Other popular supplements for reducing arthritic symptoms for those wishing to continue exercising include:

    • Glucosamine

    • Chondroitin sulfate

    • Methylsulfonylmethane (MSM)

    • Vitamin D3 may reduce the risk of developing rheumatoid arthritis

Simple exercises to try at home

Hamstring stretch: Lie flat on your back and slowly raise one knee to your chest. Hold 8-10 seconds, then return to starting position. Repeat 3-6 times. Do the same on the opposite side.

Neck stretch: Sit up straight in a chair with good back support. Tilt your head gradually towards one shoulder until you feel the stretch on the opposite side. Hold for five seconds. Repeat on the other side.

Resistance band pull: Wrap a resistance band around a sturdy object in front of you. Hold the ends of the band in each hand with your arms straight out in front, palms facing each other. Pull the band toward you, bending your elbows, keeping your shoulders relaxed. Slowly return to starting position and repeat 10-15 times.

Step-up: For this you need the bottom step of a flight of stairs, or a stepping block. Step up with your right foot and raise your left knee slowly. Return to start position. Repeat 10-15 times (increase the number of repetitions gradually), then change to the left side.

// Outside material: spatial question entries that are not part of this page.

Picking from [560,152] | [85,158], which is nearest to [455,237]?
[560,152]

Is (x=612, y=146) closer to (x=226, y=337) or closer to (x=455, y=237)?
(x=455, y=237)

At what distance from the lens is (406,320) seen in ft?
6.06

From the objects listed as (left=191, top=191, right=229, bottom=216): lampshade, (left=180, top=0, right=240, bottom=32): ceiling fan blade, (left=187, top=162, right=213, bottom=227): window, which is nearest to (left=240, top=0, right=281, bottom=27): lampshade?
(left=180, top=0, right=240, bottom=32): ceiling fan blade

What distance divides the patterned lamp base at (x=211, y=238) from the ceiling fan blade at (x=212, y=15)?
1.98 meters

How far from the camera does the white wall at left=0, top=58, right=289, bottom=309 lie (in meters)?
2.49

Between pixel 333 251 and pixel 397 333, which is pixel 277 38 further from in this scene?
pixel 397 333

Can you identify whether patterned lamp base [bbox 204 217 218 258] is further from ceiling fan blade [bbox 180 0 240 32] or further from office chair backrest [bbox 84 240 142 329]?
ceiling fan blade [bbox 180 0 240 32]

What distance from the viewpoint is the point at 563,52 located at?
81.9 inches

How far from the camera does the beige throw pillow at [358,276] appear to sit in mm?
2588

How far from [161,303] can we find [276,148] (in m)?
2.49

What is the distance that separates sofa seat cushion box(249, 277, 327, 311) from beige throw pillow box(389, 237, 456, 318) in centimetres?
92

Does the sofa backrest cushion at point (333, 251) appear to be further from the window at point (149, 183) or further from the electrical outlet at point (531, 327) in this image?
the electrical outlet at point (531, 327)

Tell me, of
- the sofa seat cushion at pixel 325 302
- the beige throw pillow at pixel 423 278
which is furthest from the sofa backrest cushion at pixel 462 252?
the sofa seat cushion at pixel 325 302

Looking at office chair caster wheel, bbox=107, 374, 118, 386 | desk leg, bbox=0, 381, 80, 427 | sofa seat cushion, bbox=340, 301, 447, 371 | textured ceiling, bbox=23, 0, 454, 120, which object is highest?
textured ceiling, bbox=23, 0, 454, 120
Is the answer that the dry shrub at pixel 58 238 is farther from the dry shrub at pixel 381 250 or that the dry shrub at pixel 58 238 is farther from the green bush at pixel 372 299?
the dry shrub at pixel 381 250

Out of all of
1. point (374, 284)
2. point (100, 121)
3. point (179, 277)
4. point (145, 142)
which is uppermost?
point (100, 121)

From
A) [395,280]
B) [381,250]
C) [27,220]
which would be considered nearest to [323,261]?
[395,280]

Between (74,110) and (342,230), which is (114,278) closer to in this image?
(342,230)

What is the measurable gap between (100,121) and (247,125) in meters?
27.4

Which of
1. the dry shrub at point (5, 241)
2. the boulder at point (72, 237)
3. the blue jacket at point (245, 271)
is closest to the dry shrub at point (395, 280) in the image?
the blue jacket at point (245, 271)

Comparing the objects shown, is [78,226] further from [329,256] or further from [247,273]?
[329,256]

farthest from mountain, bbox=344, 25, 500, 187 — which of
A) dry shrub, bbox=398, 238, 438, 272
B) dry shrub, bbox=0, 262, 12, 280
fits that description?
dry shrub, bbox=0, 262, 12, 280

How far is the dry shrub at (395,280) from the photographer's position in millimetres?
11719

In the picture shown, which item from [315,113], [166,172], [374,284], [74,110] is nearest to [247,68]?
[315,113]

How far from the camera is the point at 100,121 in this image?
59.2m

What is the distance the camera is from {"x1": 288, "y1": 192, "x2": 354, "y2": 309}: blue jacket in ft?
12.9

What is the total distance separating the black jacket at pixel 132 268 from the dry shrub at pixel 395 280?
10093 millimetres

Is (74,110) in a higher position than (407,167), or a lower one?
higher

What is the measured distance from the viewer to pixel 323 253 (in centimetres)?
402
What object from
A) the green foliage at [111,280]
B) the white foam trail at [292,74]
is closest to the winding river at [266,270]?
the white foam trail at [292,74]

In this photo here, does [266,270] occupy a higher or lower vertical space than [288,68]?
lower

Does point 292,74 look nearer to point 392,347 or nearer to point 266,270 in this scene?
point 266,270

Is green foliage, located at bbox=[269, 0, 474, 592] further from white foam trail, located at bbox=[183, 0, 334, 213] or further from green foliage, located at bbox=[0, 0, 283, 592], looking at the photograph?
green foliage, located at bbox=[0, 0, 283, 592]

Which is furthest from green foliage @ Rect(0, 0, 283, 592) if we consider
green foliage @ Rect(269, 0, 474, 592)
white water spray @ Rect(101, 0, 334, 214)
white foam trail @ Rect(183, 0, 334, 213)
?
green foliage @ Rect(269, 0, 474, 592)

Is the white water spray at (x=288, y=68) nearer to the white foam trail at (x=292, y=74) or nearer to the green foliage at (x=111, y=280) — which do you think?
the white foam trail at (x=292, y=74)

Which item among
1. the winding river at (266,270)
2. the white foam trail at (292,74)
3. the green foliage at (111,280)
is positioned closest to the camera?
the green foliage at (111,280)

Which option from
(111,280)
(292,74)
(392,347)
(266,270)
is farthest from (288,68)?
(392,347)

Back stretch: Lie on your back with your knees bent and feet flat on the bed or floor. Tighten your stomach muscles to flatten your lower back against the bed.

Why water works

Swimming, water aerobics and other exercises in warm water are particularly beneficial. Here’s why:

    • The buoyancy and soothing effect of warm water make it ideal for relieving arthritis pain and stiffness;

    • Immersion in warm water raises your body temperature and increases circulation by causing your blood vessels to dilate (relax);

    • The buoyancy of water allows gentle non-weight bearing stretching of joints and muscles;

    • Water provides enough resistance to build muscle strength, but is unlikely to cause muscle strain if done properly;

    • Sitting in a spa bath adds massage to the benefits. Move around until the jet nozzles direct a mixture of air and water to the areas of your body where the muscles feel tight;

    • You can do fairly vigorous exercises in a spa bath, but remember that the temperature should be lower than if you’re doing very gentle movements;

    • If you own a spa bath, follow the maintenance and safety instructions to the letter;

    • Put non-slip surfacing on the areas around the spa bath. The last thing you need is a fall. If you need help getting into the bath, put up handrails;

    • If you feel lightheaded or nauseous, get out immediately, sit down away from the spa bath and call for help;

    • Avoid sitting in a spa bath for long periods if you have medical conditions such as lung or heart disease, circulatory problems, high blood pressure, diabetes, multiple sclerosis, skin irritations or any other serious illness;

    • If joint swelling, stiffness or pain increase, discontinue the exercise and consult your doctor;

    • Never use a spa bath after drinking alcohol or taking drugs. They can cause drowsiness or changes in blood pressure;

    • When you first enter the spa bath, spend a few minutes allowing your muscles to become accustomed to the warmth. Then start your exercise routine. Follow the same procedure afterwards, allowing time for your muscles to relax in the warm water before getting out.

If you’ve been inactive for some time you should speak to your doctor before starting any new programme.